**Given records:**
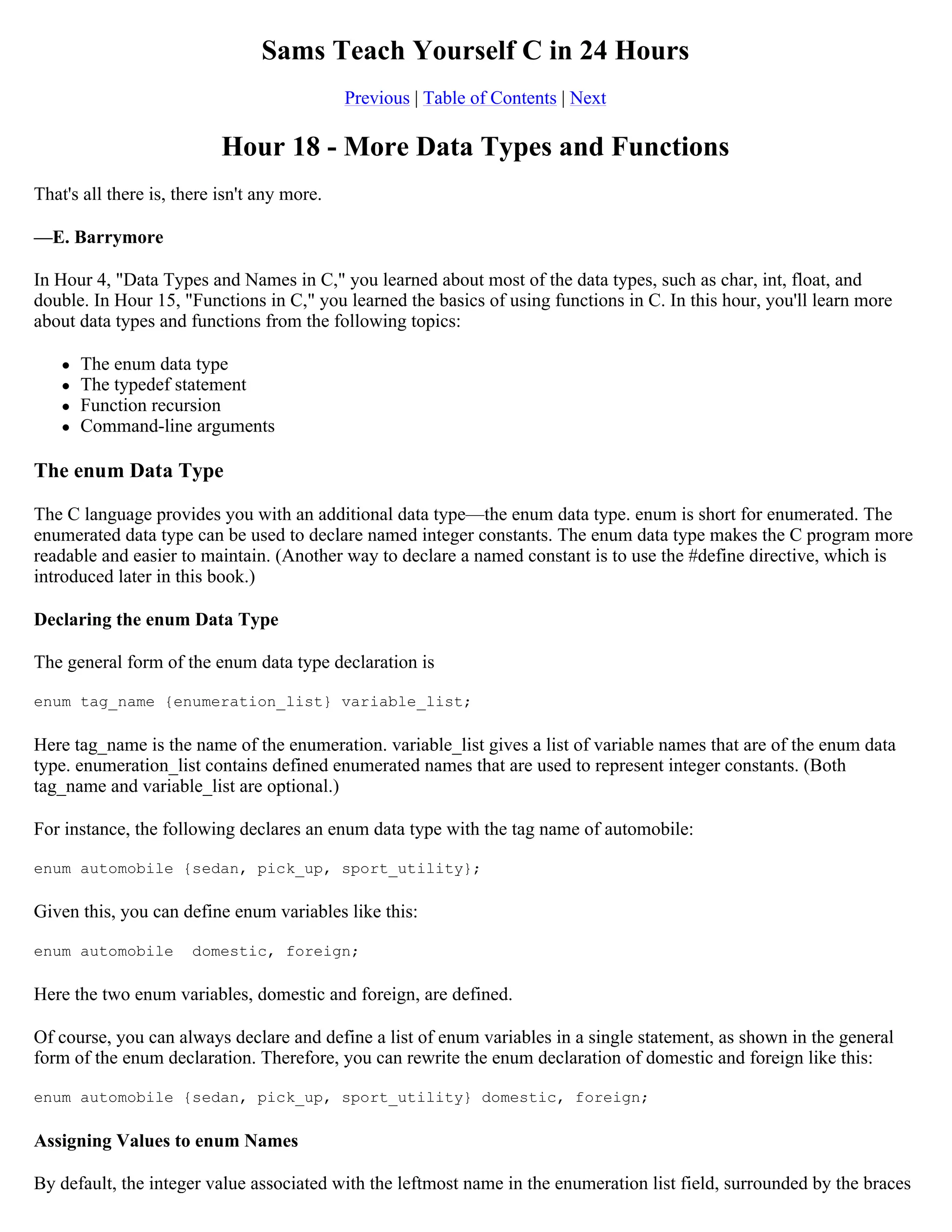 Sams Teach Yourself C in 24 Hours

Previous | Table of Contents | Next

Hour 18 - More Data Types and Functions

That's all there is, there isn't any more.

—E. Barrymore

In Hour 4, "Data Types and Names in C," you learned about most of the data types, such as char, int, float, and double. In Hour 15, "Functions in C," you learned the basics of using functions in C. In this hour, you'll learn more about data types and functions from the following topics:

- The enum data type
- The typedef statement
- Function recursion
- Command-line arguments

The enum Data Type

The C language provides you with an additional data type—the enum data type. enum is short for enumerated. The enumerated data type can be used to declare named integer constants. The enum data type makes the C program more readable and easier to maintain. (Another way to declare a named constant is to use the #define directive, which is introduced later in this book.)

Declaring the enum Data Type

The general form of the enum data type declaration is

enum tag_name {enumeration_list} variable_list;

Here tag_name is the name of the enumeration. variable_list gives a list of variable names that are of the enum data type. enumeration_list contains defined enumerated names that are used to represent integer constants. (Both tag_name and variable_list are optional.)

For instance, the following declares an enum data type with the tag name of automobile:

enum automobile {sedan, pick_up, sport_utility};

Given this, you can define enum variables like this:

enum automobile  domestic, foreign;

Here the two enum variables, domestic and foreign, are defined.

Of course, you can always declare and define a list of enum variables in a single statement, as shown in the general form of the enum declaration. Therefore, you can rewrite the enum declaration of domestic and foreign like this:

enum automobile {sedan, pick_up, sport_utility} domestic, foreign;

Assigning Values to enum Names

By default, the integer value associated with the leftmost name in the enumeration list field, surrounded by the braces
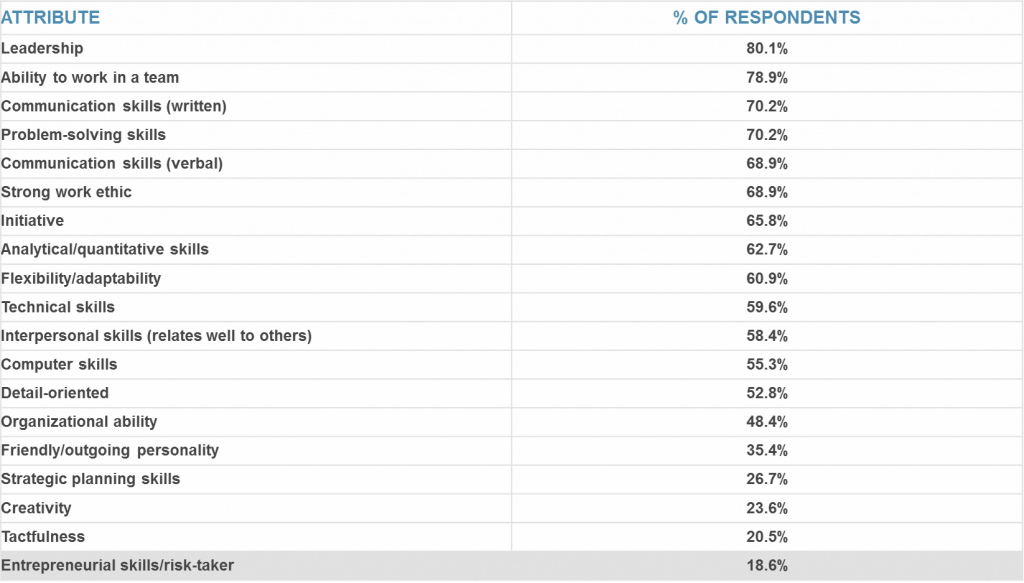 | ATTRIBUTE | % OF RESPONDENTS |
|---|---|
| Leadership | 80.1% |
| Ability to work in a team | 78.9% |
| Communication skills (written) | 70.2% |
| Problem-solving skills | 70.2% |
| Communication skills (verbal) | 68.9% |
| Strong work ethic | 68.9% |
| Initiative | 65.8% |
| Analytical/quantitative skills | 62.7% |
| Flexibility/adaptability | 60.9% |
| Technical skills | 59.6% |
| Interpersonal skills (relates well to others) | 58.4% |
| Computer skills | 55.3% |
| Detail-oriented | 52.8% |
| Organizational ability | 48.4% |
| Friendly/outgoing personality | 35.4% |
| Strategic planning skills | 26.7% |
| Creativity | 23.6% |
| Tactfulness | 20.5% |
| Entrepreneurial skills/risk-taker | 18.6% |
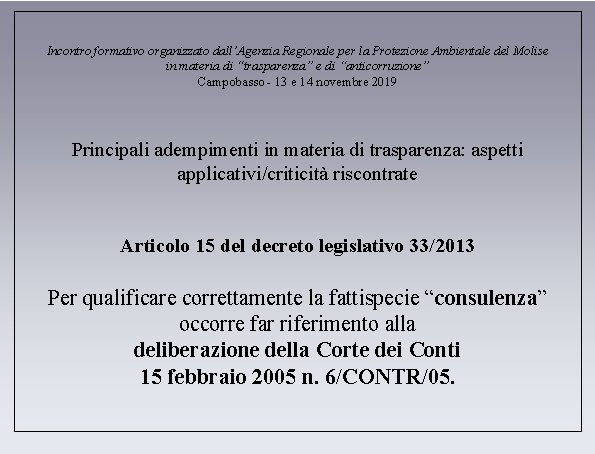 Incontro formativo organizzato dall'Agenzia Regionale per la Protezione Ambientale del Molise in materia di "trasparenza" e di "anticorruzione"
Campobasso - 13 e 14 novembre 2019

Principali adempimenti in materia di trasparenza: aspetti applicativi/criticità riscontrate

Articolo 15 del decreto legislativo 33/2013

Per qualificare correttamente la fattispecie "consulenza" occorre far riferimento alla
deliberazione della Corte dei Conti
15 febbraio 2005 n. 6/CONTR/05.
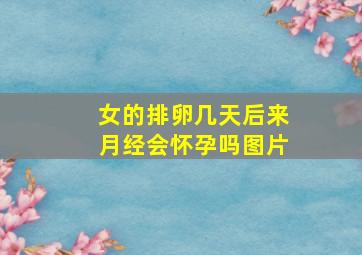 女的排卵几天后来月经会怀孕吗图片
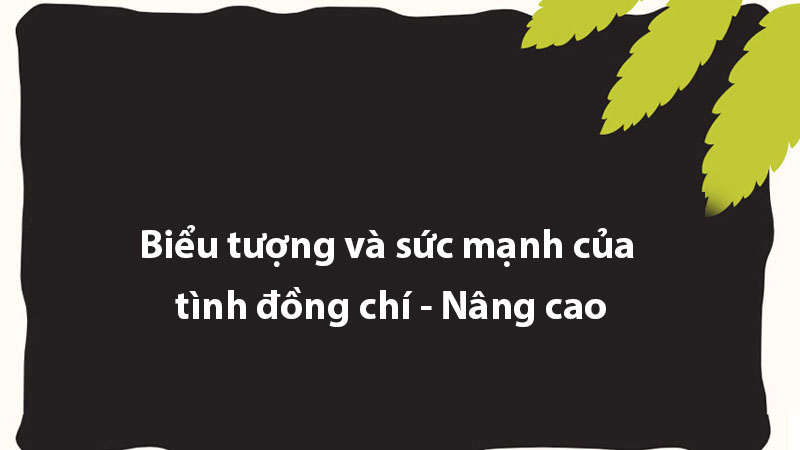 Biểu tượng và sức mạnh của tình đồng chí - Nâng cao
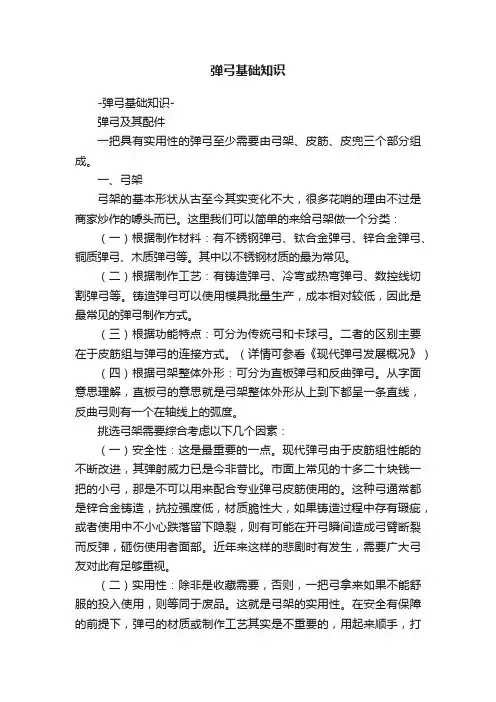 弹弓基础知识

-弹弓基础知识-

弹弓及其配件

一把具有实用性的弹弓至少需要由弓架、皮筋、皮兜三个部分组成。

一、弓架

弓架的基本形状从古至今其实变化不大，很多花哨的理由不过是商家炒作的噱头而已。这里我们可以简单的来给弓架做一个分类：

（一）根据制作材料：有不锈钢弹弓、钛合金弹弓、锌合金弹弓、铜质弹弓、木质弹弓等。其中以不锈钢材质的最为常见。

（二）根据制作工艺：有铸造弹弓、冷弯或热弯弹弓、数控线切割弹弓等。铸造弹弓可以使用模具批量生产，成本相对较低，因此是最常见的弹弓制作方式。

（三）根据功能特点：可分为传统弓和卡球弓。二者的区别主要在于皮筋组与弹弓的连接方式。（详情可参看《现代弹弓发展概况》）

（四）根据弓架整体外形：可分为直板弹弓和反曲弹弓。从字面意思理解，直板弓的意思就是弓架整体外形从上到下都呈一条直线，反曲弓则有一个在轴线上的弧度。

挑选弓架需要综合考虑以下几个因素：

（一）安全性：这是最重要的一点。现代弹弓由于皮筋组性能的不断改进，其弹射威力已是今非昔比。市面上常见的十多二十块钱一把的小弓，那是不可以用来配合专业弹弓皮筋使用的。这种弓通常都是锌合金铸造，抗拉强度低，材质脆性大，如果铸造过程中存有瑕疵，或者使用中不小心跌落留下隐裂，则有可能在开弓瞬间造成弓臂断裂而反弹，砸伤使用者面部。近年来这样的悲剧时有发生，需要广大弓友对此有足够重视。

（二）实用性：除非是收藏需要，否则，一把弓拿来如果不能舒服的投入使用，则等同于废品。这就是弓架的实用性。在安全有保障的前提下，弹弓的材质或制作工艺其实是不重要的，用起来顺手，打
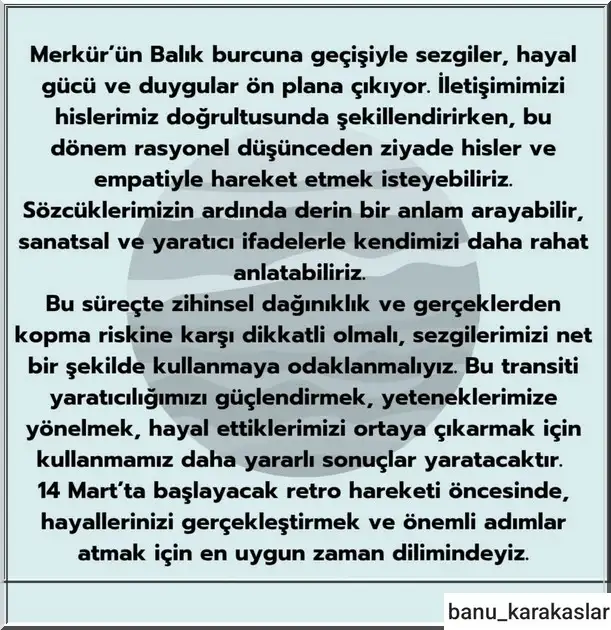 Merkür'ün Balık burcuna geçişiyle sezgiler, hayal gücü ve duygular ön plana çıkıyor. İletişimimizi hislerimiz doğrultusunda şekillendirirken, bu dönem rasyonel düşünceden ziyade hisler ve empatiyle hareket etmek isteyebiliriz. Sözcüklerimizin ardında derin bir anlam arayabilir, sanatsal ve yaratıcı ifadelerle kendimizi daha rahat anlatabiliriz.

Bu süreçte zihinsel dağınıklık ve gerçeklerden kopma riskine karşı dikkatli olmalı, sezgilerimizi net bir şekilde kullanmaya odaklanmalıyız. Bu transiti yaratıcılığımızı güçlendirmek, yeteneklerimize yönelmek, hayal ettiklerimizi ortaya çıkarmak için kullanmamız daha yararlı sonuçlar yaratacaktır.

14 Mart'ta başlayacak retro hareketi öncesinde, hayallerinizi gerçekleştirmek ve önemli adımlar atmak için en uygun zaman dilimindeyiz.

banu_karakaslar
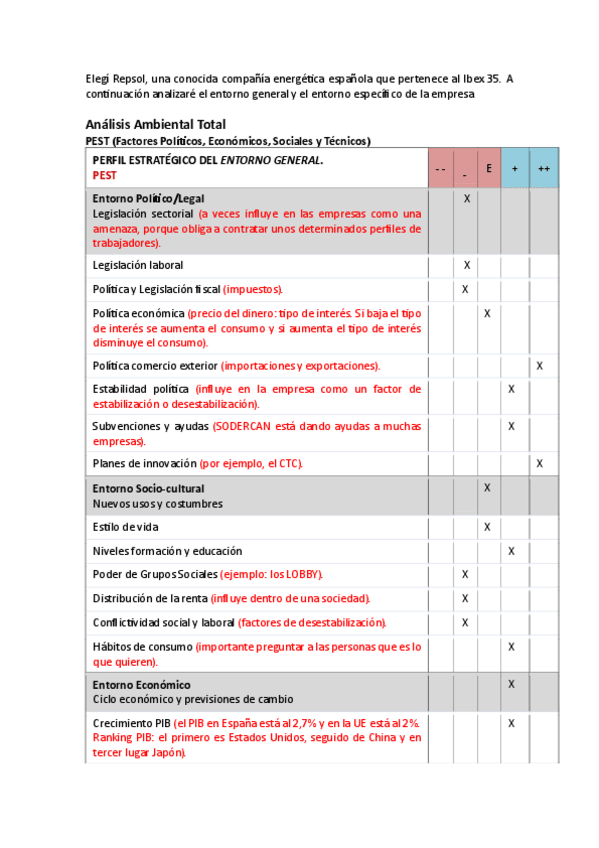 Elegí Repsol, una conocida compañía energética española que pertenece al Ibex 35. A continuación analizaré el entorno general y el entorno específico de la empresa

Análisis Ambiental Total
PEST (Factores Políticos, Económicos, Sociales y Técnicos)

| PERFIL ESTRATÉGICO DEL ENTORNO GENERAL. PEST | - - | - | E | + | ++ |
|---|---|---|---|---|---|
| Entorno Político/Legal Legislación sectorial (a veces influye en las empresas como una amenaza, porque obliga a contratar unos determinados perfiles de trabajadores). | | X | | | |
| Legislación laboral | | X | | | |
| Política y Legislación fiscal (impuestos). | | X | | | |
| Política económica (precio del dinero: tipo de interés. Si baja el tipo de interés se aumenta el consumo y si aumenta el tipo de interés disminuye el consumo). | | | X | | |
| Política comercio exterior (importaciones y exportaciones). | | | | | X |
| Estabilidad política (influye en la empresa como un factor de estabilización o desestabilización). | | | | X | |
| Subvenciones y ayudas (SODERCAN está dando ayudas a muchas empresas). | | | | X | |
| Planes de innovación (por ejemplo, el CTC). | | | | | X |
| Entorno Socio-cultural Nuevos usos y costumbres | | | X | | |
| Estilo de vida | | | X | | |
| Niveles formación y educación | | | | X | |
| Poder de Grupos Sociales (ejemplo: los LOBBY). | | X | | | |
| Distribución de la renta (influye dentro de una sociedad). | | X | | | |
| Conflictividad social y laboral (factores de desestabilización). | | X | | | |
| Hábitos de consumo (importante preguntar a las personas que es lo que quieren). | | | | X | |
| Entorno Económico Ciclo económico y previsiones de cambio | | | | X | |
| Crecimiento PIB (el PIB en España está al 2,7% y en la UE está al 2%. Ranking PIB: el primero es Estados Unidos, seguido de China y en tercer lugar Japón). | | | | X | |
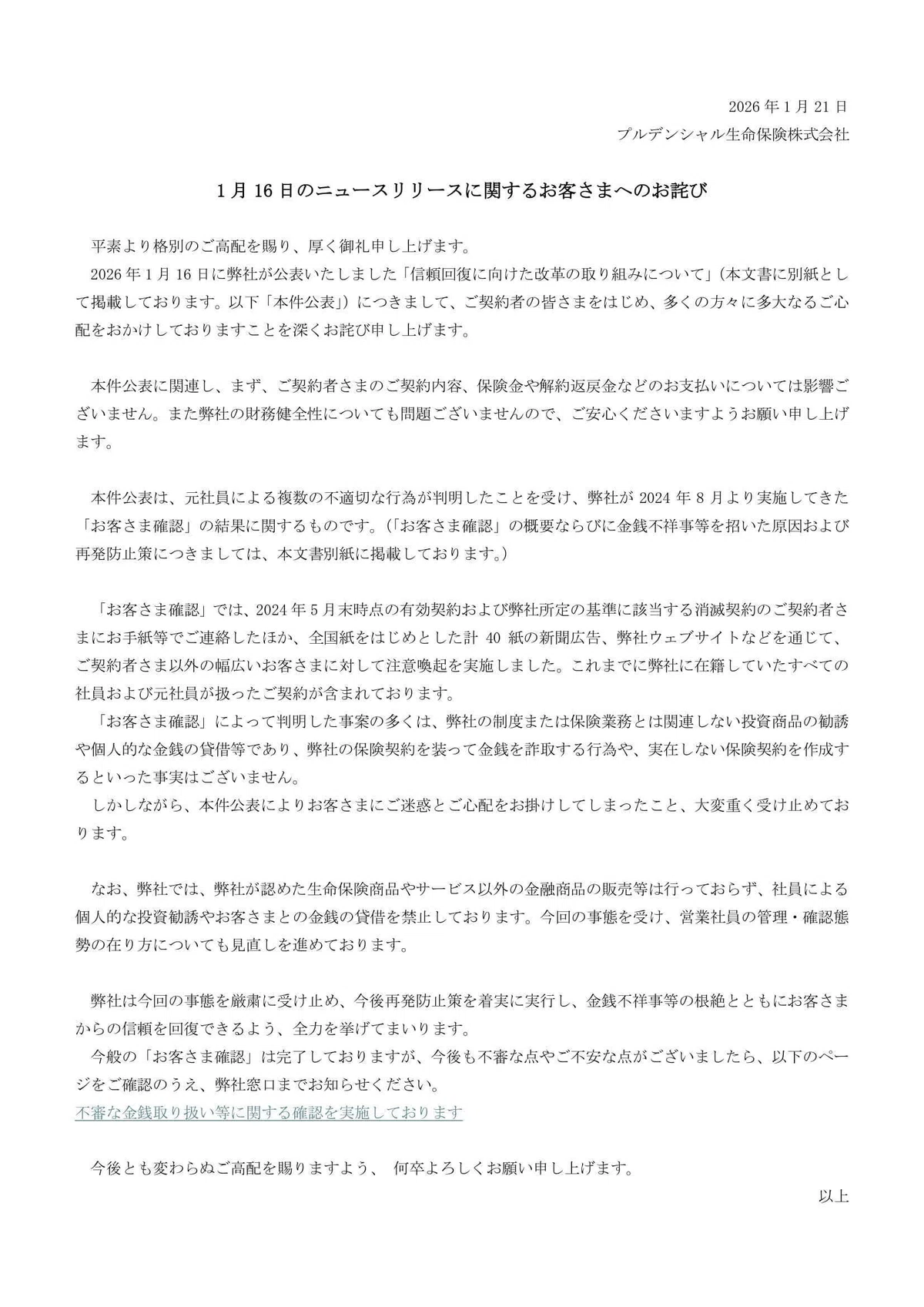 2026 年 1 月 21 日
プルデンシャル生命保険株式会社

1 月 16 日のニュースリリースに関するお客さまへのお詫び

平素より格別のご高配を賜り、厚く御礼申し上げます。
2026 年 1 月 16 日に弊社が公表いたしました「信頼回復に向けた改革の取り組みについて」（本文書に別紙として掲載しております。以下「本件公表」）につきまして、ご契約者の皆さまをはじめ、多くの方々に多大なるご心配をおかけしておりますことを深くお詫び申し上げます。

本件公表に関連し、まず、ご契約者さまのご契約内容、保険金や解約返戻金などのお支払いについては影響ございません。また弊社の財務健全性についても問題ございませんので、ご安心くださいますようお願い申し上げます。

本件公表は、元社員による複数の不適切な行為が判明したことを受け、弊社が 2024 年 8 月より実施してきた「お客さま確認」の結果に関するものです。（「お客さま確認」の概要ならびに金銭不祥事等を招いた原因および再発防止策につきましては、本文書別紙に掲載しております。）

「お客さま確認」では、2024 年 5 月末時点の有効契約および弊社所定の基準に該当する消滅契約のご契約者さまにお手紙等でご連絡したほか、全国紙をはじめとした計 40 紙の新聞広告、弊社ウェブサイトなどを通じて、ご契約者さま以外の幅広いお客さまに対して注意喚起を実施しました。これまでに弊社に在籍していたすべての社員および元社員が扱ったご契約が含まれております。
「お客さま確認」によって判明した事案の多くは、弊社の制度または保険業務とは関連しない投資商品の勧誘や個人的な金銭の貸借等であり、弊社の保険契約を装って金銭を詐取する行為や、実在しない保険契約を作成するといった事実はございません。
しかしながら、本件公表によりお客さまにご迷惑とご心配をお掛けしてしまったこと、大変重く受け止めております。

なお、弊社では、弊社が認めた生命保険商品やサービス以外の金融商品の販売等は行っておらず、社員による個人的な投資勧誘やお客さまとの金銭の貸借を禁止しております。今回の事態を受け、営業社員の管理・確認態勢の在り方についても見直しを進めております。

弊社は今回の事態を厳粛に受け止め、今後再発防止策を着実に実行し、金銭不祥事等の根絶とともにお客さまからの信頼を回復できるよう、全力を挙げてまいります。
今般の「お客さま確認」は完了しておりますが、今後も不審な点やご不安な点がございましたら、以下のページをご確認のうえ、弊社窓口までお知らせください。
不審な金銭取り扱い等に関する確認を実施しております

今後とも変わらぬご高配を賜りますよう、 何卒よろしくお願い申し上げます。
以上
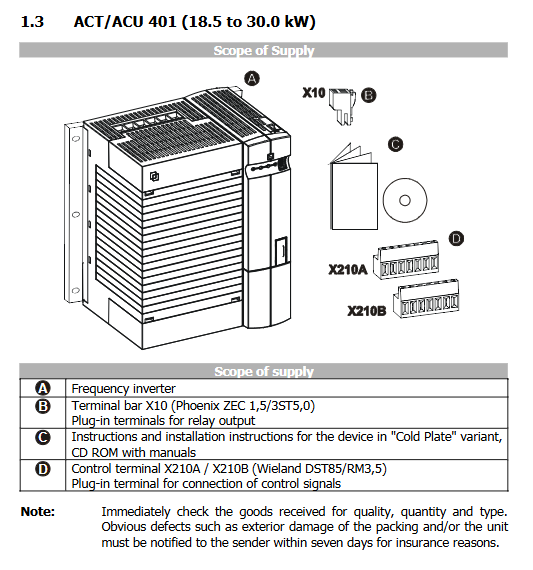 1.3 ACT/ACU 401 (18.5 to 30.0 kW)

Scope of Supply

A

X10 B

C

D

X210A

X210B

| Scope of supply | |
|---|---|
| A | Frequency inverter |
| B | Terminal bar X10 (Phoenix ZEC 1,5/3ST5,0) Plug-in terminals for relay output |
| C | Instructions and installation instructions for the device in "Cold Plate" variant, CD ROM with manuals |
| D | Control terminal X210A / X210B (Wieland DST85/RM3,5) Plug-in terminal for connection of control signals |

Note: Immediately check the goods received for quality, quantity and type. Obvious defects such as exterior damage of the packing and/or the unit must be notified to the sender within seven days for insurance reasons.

**What you need to do:** List the lines of the records where "laboral" occurs.

**Output of the task:**
| Legislación laboral | | X | | | |
| Conflictividad social y laboral (factores de desestabilización). | | X | | | |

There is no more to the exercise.